A Brampton man has pleaded guilty in a major U.S. drug trafficking case after American authorities said he led a cross-border criminal network that moved more than 850 kilograms of methamphetamine and cocaine from the United States into Canada, with the seized narcotics estimated to be worth as much as $17 million.
Guramrit Sidhu, 62, a Canadian national from Brampton, Ont., entered a guilty plea to one count of engaging in a continuing criminal enterprise, according to a news release issued by the FBI in Los Angeles.
U.S. authorities allege Sidhu led the organization from September 2020 to February 2023, overseeing the purchase and movement of bulk quantities of cocaine and methamphetamine in the United States before arranging for the drugs to be transported into Canada for further distribution.
Court records cited in the plea agreement show the operation intensified during a roughly one-month period between Sept. 13, 2022, and Oct. 24, 2022. During that time, investigators seized eight separate drug loads linked to the organization, totaling about 523 kilograms of methamphetamine and 347 kilograms of cocaine.
Those shipments, all intercepted by law enforcement, carried an estimated wholesale value of between $15 million and $17 million.
American investigators said Sidhu used long-haul semi-trucks to move the narcotics across the border. He also allegedly supplied couriers with telephone numbers and serial numbers from currency bills, which were used as identification tokens during handoffs tied to the transport and delivery of the drugs.
Authorities said Sidhu and his co-conspirators later retrieved the shipments from locations in Canada and prepared them for broader distribution.
Sidhu was first named as the lead defendant in a 23-count federal indictment unsealed in January 2024. He has remained in U.S. federal custody since October 2024, when he was extradited from Canada.

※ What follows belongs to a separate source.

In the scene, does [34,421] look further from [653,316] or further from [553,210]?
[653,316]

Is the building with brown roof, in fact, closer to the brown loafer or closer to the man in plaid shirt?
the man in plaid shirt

He is scheduled to be sentenced on July 9 before United States District Judge John A. Kronstadt. Under U.S. law, Sidhu faces a mandatory minimum sentence of 20 years in federal prison and could receive a life sentence.
The FBI said Sidhu is the seventh defendant to plead guilty in the case. Other accused individuals have already been sentenced to prison terms ranging from 27 months to 108 months.
The investigation involved multiple agencies in the United States, Canada and Mexico, including the FBI, the Los Angeles Police Department, LA IMPACT, the RCMP, U.S. Customs and Border Protection, Homeland Security Investigations and the Drug Enforcement Administration.